Литература, которая постоянно воспроизводила формы и образы классических авторов, казалось, перестала развиваться. Существовавшая проза была либо философской, либо моральной, причем она постоянно смешивалась с выступлениями государственных чиновников. Возрождение, начавшееся во II–III в. н. э., было вызвано отнюдь не литературой, а беседами, их называли «свободные и непринужденные разговоры» (цинтань). Встречи, сопровождавшиеся такими беседами, получили особое распространение в конце правления династии Хань и играли роль, подобную нашим литературным салонам XVIII в.

Их инициатором был Го Тай (128–169), вокруг которого собрался кружок его друзей. Им доставляло удовольствие выступать против существующих философских основ и значимых людей империи. Это свидетельствовало о нигилизме, который с начала II в. н. э. царил в интеллектуальной сфере, подобные настроения только усугубляли и без того нелегкую ситуацию в государстве. Когда восставшие «желтые повязки» на своих мечах принесли те разрушения, которых все более многочисленные «собеседники» уже отчаялись дождаться, это породило фундаментальную проблему природы и существования человека, который случайно оказался под угрозой, помимо политических изменений. Вооруженные восстания, которые сопровождались бесчисленными примерами бандитизма, одновременно породили и глубочайшее отчаяние. Это отчаяние и доктрины даосизма, которые подвергали сомнению всё, кроме ценности личности, начали оказывать серьезное влияние на общество.

Религиозная пустота, которую нечем было заполнить, кроме безнравственности, и смятение людей, увидевших крушение своего мира, привели к тому, что сердца китайцев открылись для двух чувств, лишь слегка касавшихся их раньше, — лиризму и религиозной ревностности.

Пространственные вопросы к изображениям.
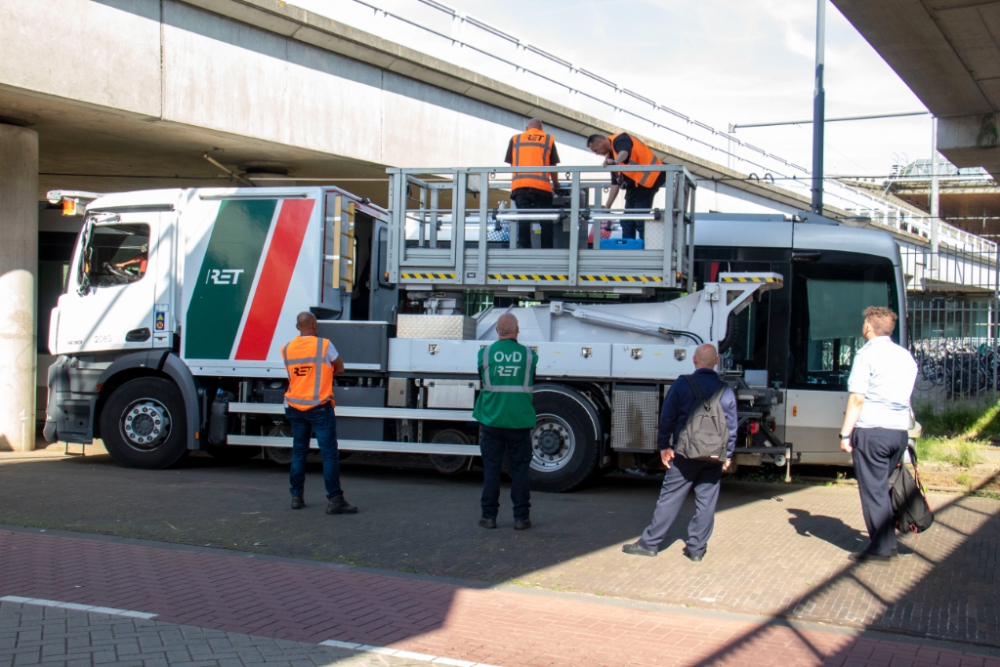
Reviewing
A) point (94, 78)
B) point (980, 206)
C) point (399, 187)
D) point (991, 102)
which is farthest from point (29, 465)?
point (980, 206)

Список заданий.
- 1) Переведите на английский язык предложение из отрывка о литературе Китая: «Существовавшая проза была либо философской, либо моральной, причем она постоянно смешивалась с выступлениями государственных чиновников».
- 2) Измените фрагмент отрывка о литературе Китая, то есть всё, начиная с «Литература, которая постоянно» и до «салонам XVIII в.»: замените «беседами» на «диспутами» и приведите получившийся текст.

Результаты.
- 1) The prose that existed was either philosophical or moral, and it was constantly intermingled with the speeches of state officials.

- 2)
Литература, которая постоянно воспроизводила формы и образы классических авторов, казалось, перестала развиваться. Существовавшая проза была либо философской, либо моральной, причем она постоянно смешивалась с выступлениями государственных чиновников. Возрождение, начавшееся во II–III в. н. э., было вызвано отнюдь не литературой, а диспутами, их называли «свободные и непринужденные разговоры» (цинтань). Встречи, сопровождавшиеся такими диспутами, получили особое распространение в конце правления династии Хань и играли роль, подобную нашим литературным салонам XVIII в.